TrieNode* trie_next(TrieNode* node, const char letter) { int a = 0; int b = node->n - 1; while (a <= b) { const int c = (a + b)/2; if (node->chars[c] == letter) { return node->next[c]; } if (letter < (int)node->chars[c]) { b = c - 1; } else { a = c + 1; } } return NULL; }

Procedure use straightforward binary search implementation (yes, it has integer overflow bug).

Test programs use two lists:

- dictionary — list of 99171 English words,
`/usr/share/dict/american-english`from Debian; - input words — list of 133861 English words, splitted text of "The Oddysey" from Project Gutenberg.

Each test program reads dictionary and build trie, then loads input
words into simple array.

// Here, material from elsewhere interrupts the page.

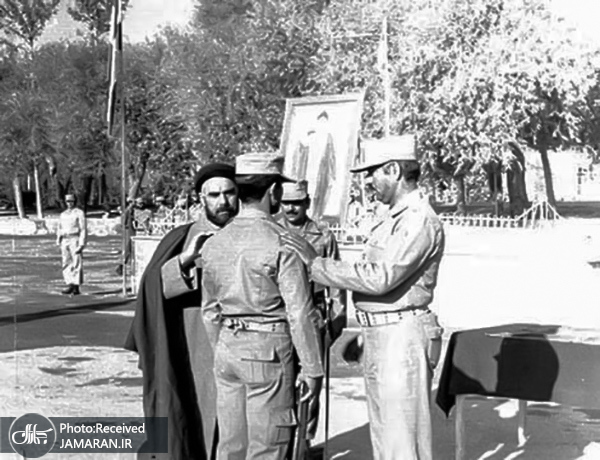 تصاویری از آیت الله سید یحیی جعفری(ره)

Finally for each input word call `trie_lookup`,
and this is repeated 100 times.

Tests were run on my old laptop with Penium M. Tests on recent CPU are coming.

There are 227979 nodes in trie.

len | count | 0 | 0 | 1 | 52 | 2 | 182 | 3 | 845 | === 4 | 3346 | ============== 5 | 6788 | ============================== 6 | 11278 | ================================================== 7 | 14787 | ================================================================== 8 | 15674 | ====================================================================== 9 | 14262 | =============================================================== 10 | 11546 | =================================================== 11 | 8415 | ===================================== 12 | 5508 | ======================== 13 | 3236 | ============== 14 | 1679 | ======= 15 | 893 | === 16 | 382 | = 17 | 176 | 18 | 72 | 19 | 31 | 20 | 10 | 21 | 3 | 22 | 5 | 23 | 1 |

len | count | 0 | 67480 | ====================================== 1 | 123210 | ====================================================================== 2 | 24418 | ============= 3 | 6432 | === 4 | 3104 | = 5 | 1407 | 6 | 646 | 7 | 359 | 8 | 235 | 9 | 145 | 10 | 124 | 11 | 83 | 12 | 58 | 13 | 48 | 14 | 48 | 15 | 29 | 16 | 25 | 17 | 24 | 18 | 19 | 19 | 22 | 20 | 16 | 21 | 14 | 22 | 11 | 23 | 3 | 24 | 5 | 25 | 4 | 26 | 2 | 27 | 0 | 28 | 1 | 29 | 1 | 30 | 3 | 31 | 1 | 32 | 0 | 33 | 0 | 34 | 0 | 35 | 1 | 36 | 0 | 37 | 0 | 38 | 0 | 39 | 0 | 40 | 0 | 41 | 0 | 42 | 0 | 43 | 0 | 44 | 0 | 45 | 0 | 46 | 0 | 47 | 0 | 48 | 0 | 49 | 0 | 50 | 0 | 51 | 0 | 52 | 0 | 53 | 1 |

procedure | min [ms] | avg [ms] | max [ms] |
---|---|---|---|

linear | 4501 | 4517 | 4543 |

linear-mtf | 4386 | 4408 | 4445 |

linear-mtf-incr | 3923 |
3941 |
3963 |

linear-unrolled | 4111 | 4127 | 4151 |

sse | 3951 | 3970 | 4005 |

binary | 4400 | 4424 | 4441 |

As we see linear search is the worst, and binary search is not better. Unrolling loop as always helps, SSE instructions helps too.

But the most surprising is that simple linear search with "incremental" move-to-front strategy beats all methods. As Rob Pike said "Fancy algorithms are slow when n is small, and n is usually small." Proved!